3069 Christopher Powers	2009-03-20
      Bug #42131, "falcon_backlog test crashes in Record::getEncodedValue"
      Bug #38375, "Falcon crash in Record::isNull"
      
      For sequential operations such as index and table scans, StorageTable
      caches the current record in StorageTable::record. In rare cases, it is
      possible that StorageTable::record may have been chilled. This is a
      problem if an attempt is made to examine the contents of the record.
      
      Calls from the server directly into the storage interface, such as 
      StorageInterface::rnd_next, bypass the internal checks in Falcon that
      ensure a record is thawed before examining it.To avoid crashes in this
      circumstance, StorageTable::compareKey() now thaws StorageTable::record
      if necessary before examining it.
      
      Note that it is not necessary to always thaw StorageTable::record, e.g. in
      StorageTable::setRecord(), because the contents of the record is not always
      examined as it is in compareKey().
      modified:
        storage/falcon/StorageTable.cpp
[28 Mar 2009 18:09] Bugs System
A patch for this bug has been committed.
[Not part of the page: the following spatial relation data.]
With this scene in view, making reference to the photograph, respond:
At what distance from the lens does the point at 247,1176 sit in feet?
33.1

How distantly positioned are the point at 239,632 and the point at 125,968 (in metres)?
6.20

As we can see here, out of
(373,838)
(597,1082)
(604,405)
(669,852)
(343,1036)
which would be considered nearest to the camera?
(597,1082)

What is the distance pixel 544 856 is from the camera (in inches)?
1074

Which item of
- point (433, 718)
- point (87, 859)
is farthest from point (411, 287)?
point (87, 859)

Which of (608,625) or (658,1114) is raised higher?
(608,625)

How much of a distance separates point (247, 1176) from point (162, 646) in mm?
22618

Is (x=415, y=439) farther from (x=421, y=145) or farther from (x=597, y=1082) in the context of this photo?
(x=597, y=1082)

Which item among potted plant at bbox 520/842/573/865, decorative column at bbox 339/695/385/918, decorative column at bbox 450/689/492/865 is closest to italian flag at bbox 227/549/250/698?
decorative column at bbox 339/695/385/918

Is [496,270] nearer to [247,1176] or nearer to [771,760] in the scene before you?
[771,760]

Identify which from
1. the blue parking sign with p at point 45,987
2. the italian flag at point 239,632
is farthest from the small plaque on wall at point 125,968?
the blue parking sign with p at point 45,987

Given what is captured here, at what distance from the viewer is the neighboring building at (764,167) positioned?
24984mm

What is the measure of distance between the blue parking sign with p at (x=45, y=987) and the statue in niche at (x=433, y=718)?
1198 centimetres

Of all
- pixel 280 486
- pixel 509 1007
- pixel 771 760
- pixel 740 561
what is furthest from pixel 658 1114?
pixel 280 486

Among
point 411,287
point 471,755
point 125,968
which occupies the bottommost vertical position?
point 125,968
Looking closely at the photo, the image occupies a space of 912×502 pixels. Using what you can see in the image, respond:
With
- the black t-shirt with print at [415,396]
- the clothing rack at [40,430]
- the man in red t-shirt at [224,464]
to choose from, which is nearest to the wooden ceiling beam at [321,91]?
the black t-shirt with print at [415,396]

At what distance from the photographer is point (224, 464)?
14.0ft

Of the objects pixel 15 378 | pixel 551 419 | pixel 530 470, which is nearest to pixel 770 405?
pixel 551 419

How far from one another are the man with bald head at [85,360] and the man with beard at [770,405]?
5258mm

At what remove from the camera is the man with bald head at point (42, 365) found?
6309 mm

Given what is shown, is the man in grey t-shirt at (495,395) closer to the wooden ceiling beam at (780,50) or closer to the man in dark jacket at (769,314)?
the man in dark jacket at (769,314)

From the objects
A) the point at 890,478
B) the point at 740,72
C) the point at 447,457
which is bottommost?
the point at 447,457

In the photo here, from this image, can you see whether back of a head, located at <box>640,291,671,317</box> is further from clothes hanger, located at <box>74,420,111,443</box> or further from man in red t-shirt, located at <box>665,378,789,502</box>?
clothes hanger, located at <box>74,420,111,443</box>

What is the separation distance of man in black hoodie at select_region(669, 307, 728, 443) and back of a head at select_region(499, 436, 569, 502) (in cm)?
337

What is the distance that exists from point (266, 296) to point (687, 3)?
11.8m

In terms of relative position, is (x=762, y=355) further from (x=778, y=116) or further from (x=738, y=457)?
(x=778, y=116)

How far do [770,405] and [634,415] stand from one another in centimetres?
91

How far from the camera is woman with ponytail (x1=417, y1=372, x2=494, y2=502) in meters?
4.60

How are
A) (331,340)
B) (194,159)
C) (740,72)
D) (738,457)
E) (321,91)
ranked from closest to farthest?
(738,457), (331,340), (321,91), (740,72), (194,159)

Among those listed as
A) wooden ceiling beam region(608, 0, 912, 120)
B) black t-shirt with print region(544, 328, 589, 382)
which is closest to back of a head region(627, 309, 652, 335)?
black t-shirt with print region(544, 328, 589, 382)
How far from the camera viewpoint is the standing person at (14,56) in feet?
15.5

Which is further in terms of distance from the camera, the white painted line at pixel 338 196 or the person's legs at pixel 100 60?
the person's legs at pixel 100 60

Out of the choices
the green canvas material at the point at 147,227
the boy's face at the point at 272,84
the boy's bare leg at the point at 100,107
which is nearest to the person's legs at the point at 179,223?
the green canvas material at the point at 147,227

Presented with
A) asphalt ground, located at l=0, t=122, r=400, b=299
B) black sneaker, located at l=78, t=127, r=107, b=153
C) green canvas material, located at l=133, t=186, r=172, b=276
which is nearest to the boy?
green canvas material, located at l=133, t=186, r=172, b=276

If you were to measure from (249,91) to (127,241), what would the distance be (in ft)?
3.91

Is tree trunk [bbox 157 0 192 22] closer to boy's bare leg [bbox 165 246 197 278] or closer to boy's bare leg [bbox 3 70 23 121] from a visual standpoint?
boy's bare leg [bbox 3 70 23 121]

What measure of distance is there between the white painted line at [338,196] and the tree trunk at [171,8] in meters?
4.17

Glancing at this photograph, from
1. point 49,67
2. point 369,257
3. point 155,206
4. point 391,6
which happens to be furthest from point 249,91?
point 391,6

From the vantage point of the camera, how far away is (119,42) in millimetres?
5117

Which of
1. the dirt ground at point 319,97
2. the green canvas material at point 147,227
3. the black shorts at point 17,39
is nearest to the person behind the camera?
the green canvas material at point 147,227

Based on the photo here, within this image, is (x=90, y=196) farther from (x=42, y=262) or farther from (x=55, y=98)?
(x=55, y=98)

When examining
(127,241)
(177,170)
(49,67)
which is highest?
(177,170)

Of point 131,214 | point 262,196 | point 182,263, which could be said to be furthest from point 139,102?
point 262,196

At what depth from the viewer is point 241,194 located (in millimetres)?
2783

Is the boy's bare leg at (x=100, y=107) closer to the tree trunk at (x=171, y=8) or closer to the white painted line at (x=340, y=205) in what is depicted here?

After review, it may
be pushed to the relevant source trees for release in the next
version. You can access the patch from:

  http://lists.mysql.com/commits/70771

3085 Christopher Powers	2009-03-28
      Bug #42131, "falcon_backlog test crashes in Record::getEncodedValue"
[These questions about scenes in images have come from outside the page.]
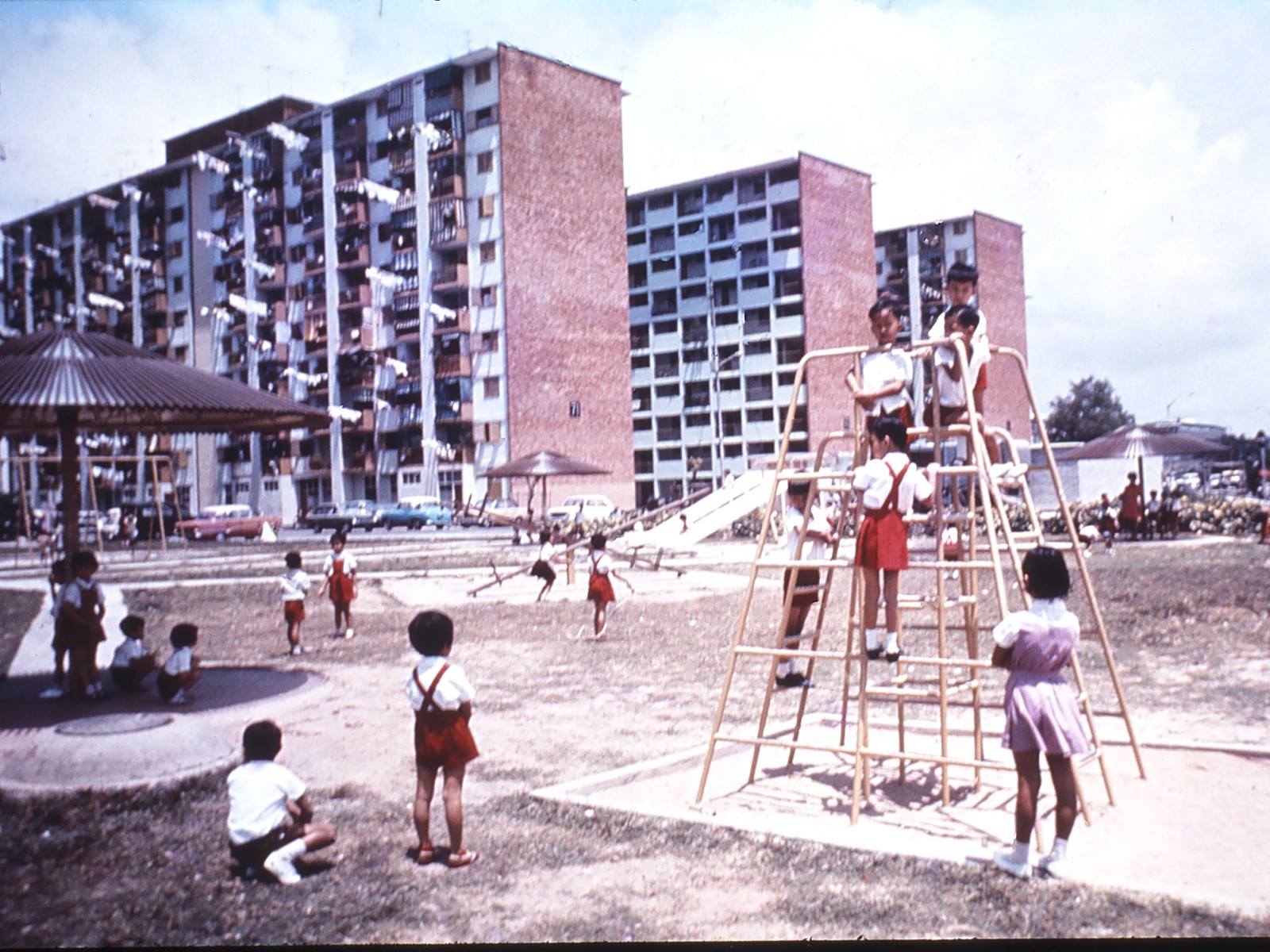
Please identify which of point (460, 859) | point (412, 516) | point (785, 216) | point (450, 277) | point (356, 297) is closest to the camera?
point (460, 859)

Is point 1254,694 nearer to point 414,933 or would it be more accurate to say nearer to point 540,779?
point 540,779

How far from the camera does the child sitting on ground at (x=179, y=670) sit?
30.8ft

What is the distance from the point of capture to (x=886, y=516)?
5.59 metres

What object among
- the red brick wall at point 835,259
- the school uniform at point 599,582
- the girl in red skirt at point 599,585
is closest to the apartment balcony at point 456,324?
the red brick wall at point 835,259

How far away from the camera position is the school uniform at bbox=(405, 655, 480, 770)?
4914 millimetres

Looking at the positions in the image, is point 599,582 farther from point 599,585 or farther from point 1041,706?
point 1041,706

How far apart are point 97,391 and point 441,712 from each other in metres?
4.26

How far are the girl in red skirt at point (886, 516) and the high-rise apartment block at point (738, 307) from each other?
54492 mm

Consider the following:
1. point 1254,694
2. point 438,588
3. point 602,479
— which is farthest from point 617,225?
point 1254,694

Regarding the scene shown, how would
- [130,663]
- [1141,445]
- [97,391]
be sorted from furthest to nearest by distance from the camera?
[1141,445] → [130,663] → [97,391]

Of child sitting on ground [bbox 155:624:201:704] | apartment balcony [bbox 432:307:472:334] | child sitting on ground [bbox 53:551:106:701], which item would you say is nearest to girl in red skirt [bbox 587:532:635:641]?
child sitting on ground [bbox 155:624:201:704]

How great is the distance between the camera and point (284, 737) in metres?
8.03

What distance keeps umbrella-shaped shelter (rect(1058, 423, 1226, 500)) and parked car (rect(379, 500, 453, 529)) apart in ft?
95.5

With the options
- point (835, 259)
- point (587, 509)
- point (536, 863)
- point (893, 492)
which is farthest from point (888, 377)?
point (835, 259)
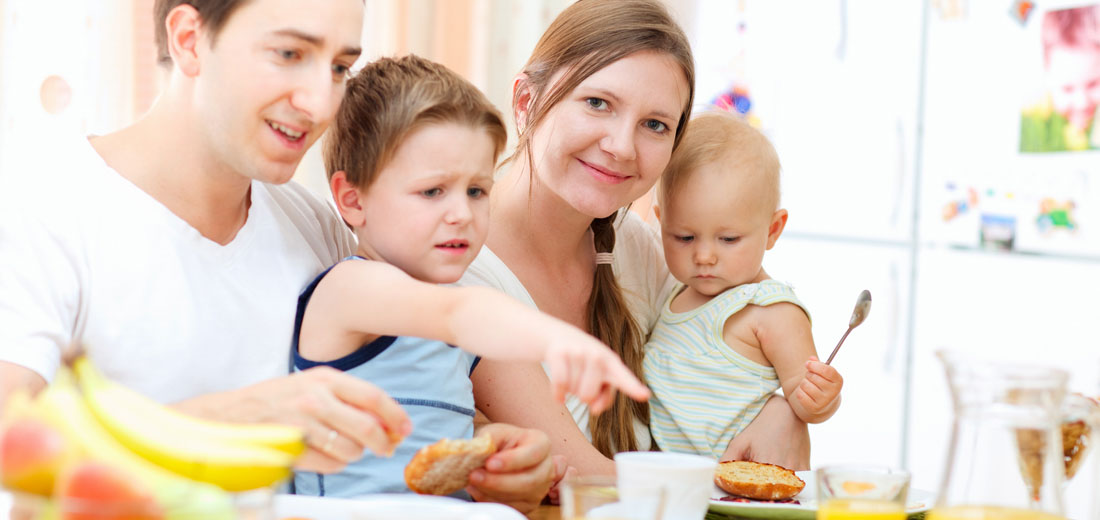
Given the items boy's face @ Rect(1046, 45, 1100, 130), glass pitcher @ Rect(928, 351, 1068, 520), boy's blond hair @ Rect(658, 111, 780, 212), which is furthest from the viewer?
boy's face @ Rect(1046, 45, 1100, 130)

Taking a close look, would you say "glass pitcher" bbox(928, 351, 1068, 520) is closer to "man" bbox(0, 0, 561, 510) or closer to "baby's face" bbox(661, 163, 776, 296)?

      Bug #38375, "Falcon crash in Record::isNull"
      
      For sequential operations such as index and table scans, StorageTable
      caches the current record in StorageTable::record. In rare cases, it is
      possible that StorageTable::record may have been chilled. This is a
      problem if an attempt is made to examine the contents of the record.
      
      Calls from the server directly into the storage interface, such as
      StorageInterface::rnd_next, bypass the internal checks in Falcon that
      ensure a record is thawed before examining it.To avoid crashes in this
      circumstance, StorageTable::compareKey() now thaws StorageTable::record
      if necessary before examining it.
      
      Note that it is not necessary to always thaw StorageTable::record, for
      example in StorageTable::setRecord(), because the contents of the
      record is not always examined as it is in compareKey().
      
      If a thaw is necessary, and if the thaw fails, then compareKey() throws
      an INTERNAL_ERROR exception.
      modified:
        storage/falcon/StorageTable.cpp
        storage/falcon/StorageTableShare.h
[30 Mar 2009 11:55] Philip Stoev
Unfortunately the vector assertion happened on the falcon_chill_thaw_compare test after Chris' fix was pushed.
[30 Mar 2009 13:05] Kevin Lewis
Philip, let's open a new bug for this assert in the chill-thaw test with a new call stack.  Backlogging is no longer activated.  Let the short desc reflect the specific assert that is failing.
[2 Apr 2009 17:39] Bugs System
Pushed into 6.0.11-alpha (revid:hky@sun.com-20090402144811-yc5kp8g0rjnhz7vy) (version source revid:christopher.powers@sun.com-20090328181017-hadhr0dt1a389301) (merge vers: 6.0.11-alpha) (pib:6)
[19 May 2009 6:41] Olav Sandstå
A similar crash with the same call stack have started to appear. A new bug has been opened for handling this, see Bug#44946.